インフルエンザと比べると致死率がかなり低い病気です。
予防
ワクチンやウイルスを標的とした治療法はありません。
蚊が多い地域では虫除け剤の使用を考えるべきです。流行地域では肌の露出に注意します。自覚症状が現れない人も多いので、流行地域から帰国したときには蚊に刺されないように注意しましょう。
インフルエンザと同様に流行地域と流行時期があります。旅行先でのデング熱の情報も見ておきましょう。
治療
血小板が低下し、出血を起こしやすくなるので、通常使用される鎮痛・解熱剤は控えるべきです。
治療には小児にも使われるアセトアミノフェン(海外ではパラセタモールとの名で販売されています)が使用されます。
病院への受診と検査
海外から帰国後、発熱等体調異状がある場合は、早めに近くの医療機関を受診しましょう。
検査ができる医療機関については厚生労働省の「蚊媒介感染症の診療ガイドライン第3版」を参考にして下さい。

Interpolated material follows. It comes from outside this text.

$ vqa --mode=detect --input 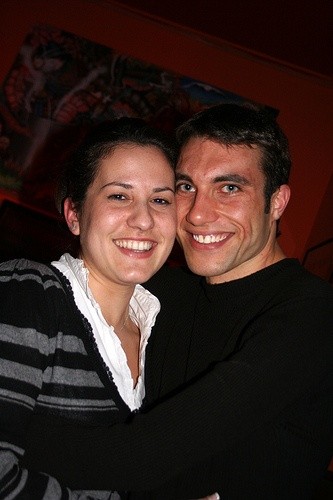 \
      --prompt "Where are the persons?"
[0,117,180,500]
[147,104,333,500]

医療機関で検査をした結果が陰性または判定不能の場合には、医療機関は最寄りの保健所に相談し、地方衛生研究所もしくは国立感染症研究所(感染研)に検査を依頼することになります。
帰国時にデング熱が疑われ、検疫所で検査の必要があると判断された場合には、検査を受けることができます(検疫法第13条)。
デング熱は感染症法で4類感染症全数届出疾患に分類されるため、診断した医師により直ちに最寄りの保健所に届けられます。